STATED GOAL>
Locate each line in the items below that contains the string "snow" and copy those lines out. Treat uppercase and lowercase as different.

######

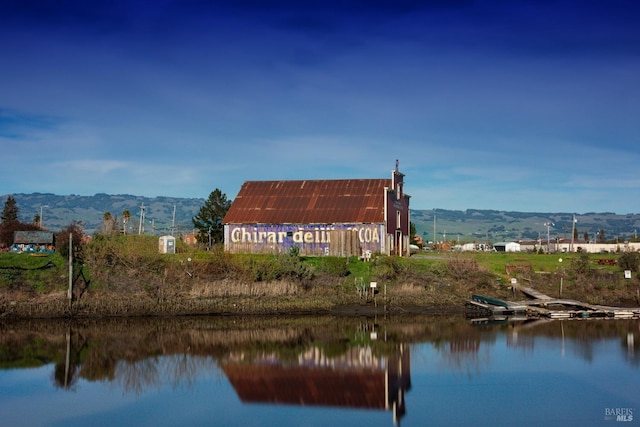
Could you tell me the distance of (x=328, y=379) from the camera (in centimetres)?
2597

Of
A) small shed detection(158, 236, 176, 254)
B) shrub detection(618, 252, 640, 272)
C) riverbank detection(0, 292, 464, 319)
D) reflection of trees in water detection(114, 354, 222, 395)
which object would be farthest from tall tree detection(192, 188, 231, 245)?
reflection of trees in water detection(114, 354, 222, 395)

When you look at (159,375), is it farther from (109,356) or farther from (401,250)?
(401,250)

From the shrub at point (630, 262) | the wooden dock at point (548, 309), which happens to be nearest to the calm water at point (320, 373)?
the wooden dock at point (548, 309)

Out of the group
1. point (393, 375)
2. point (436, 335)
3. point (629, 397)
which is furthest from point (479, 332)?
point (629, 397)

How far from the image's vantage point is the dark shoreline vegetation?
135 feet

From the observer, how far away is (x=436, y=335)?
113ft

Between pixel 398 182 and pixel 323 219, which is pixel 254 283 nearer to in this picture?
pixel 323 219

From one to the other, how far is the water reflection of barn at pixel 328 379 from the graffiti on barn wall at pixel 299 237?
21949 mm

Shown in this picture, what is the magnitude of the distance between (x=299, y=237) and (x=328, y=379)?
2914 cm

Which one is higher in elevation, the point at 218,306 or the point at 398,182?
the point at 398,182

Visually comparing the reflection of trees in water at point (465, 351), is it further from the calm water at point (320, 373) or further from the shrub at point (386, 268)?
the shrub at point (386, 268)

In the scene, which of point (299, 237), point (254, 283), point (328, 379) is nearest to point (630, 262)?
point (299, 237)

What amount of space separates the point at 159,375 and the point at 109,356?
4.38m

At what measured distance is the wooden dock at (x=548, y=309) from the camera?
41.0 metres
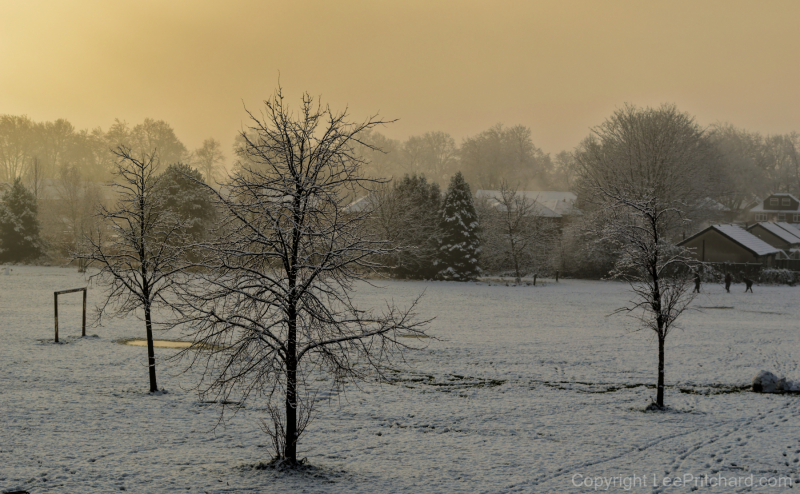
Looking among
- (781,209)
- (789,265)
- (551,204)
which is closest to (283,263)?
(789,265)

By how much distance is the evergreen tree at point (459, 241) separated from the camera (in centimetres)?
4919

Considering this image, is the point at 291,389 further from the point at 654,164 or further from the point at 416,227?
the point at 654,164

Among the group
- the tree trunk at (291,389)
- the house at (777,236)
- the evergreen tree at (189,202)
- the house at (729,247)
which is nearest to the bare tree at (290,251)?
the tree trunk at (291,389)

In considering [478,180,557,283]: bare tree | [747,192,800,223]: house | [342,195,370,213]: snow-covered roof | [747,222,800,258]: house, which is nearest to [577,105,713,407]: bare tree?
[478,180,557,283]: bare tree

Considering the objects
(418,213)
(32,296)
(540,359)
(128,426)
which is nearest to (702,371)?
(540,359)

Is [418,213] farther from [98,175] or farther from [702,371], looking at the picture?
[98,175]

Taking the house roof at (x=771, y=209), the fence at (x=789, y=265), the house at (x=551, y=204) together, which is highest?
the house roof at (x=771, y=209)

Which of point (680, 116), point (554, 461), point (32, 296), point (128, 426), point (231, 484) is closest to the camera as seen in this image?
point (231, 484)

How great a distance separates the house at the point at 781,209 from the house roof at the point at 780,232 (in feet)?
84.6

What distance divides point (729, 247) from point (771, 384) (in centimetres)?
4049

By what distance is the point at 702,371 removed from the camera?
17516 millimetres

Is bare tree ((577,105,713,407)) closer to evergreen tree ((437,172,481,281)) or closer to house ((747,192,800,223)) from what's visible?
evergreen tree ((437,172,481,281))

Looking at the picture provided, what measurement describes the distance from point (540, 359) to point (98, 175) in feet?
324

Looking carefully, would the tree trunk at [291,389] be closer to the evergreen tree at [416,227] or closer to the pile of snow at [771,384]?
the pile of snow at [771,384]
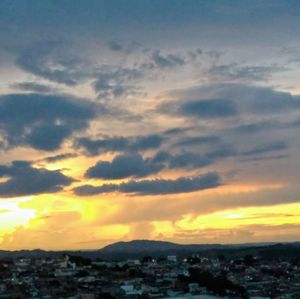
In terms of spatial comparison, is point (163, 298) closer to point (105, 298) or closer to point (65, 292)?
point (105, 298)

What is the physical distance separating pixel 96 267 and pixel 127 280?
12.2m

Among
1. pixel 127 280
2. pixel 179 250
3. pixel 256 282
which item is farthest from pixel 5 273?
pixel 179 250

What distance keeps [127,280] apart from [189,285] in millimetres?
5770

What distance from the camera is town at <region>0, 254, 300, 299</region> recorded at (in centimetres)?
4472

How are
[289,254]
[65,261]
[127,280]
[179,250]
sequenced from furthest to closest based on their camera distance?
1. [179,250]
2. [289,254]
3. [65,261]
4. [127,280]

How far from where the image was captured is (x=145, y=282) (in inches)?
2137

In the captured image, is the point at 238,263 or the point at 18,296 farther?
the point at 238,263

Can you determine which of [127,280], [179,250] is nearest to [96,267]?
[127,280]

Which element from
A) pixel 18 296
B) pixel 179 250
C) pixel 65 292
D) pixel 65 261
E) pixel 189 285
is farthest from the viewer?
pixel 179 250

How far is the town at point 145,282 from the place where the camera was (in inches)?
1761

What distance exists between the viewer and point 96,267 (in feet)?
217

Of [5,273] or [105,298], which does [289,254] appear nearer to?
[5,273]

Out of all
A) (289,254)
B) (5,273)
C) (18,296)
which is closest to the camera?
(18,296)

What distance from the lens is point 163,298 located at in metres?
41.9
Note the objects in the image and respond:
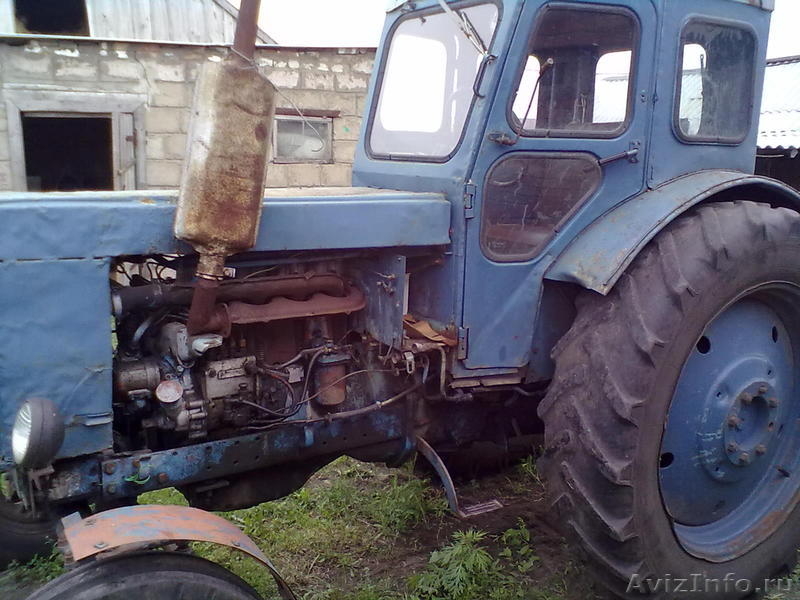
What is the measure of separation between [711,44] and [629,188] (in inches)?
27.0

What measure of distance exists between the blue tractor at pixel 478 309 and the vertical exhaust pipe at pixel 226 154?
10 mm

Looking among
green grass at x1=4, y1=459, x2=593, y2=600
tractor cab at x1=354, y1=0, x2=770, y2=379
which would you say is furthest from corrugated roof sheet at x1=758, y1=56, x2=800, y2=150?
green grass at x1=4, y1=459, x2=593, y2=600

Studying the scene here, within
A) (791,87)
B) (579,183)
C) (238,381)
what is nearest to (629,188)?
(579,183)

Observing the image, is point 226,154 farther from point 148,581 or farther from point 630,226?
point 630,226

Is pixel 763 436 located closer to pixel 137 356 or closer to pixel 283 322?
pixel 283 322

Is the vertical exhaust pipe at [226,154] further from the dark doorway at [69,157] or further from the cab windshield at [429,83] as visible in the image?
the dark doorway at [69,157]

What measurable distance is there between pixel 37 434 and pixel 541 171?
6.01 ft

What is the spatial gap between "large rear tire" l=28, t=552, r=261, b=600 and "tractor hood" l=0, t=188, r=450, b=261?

######

WRITTEN SOLUTION>
In considering [478,180,557,283]: bare tree | [747,192,800,223]: house | [342,195,370,213]: snow-covered roof | [747,222,800,258]: house, which is nearest to [577,105,713,407]: bare tree?
Looking carefully, would the tree trunk at [291,389] be closer to the evergreen tree at [416,227] or closer to the pile of snow at [771,384]?
the pile of snow at [771,384]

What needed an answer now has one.